Personal information
- Date of birth: October 27, 1967 (age 58)
- Place of birth: Garden City, Michigan, United States
- Height: 5 ft 8 in (1.73 m)
- Position: Defender

College career
- Years: Team / Apps / (Gls)
- 1985–1986, 1988–1989: Tampa Spartans

Senior career*
- Years: Team / Apps / (Gls)
- 1989–1990: San Diego Nomads
- 1991–1993: Tampa Bay Rowdies / 48 / (2)
- 1994: San Diego Sockers (indoor) / 14 / (3)
- 1995: San Diego Top Guns
- 1996: Kansas City Wiz / 13 / (0)

International career
- 1987: U.S. U-20

= Tommy Reasoner =

American soccer player (born 1967)

Tommy Reasoner (born October 27, 1967, in Garden City, Michigan) is a retired U.S. soccer player who spent one season in Major League Soccer, two in the Western Soccer Alliance, four in the American Professional Soccer League and two in the Continental Indoor Soccer League. He was also part of the U.S. team at the 1987 FIFA World Youth Championship.

==Youth==
Reasoner attended Tarpon Springs High School. In 1985, he entered the University of Tampa where he played on the school's NCAA Division II soccer team in 1985 and 1986 then again in 1988 and 1989.
In 1989, he was selected as a first team All-American. In 1987, he took a year off from school in order to play for U.S. U-20 national team at the 1987 FIFA World Youth Championship. Reasoner played two games as the U.S. went 1–2 in group play.

==Professional==
During the 1989 collegiate off-season, Reasoner played for the San Diego Nomads in the Western Soccer League. The Nomads won the league title which placed them in the national championship against the Fort Lauderdale Strikers of the American Soccer League, but Reasoner did not play in the title game. He returned to the Nomads for the 1990 season. By this time, the WSL had merged with the ASL to form the American Professional Soccer League. In 1990, the Cleveland Crunch selected Reasoner in the third round of the 1990 MSL Amateur Draft.
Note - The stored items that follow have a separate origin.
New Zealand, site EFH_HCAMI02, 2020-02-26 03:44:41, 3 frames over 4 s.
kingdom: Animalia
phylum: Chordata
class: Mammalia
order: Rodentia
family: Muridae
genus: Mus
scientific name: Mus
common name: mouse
However, it does not appear that he ever played for the Crunch. Instead, in 1991, he signed with the Tampa Bay Rowdies in the APSL. He would play for Tampa Bay through the 1993 season. The Rowdies folded at the end of the season. In April 1994, the San Diego Sockers selected Reasoner in the eighth round of the Continental Indoor Soccer League draft. He signed with the team on June 1, 1994. In 1995, he spent the season with the San Diego Top Guns in the USISL. In February 1996, the Kansas City Wiz selected Reasoner in the sixth round (56th overall) of the 1996 MLS Inaugural Player Draft. He played thirteen games for the Wiz in 1996 before being waived in November.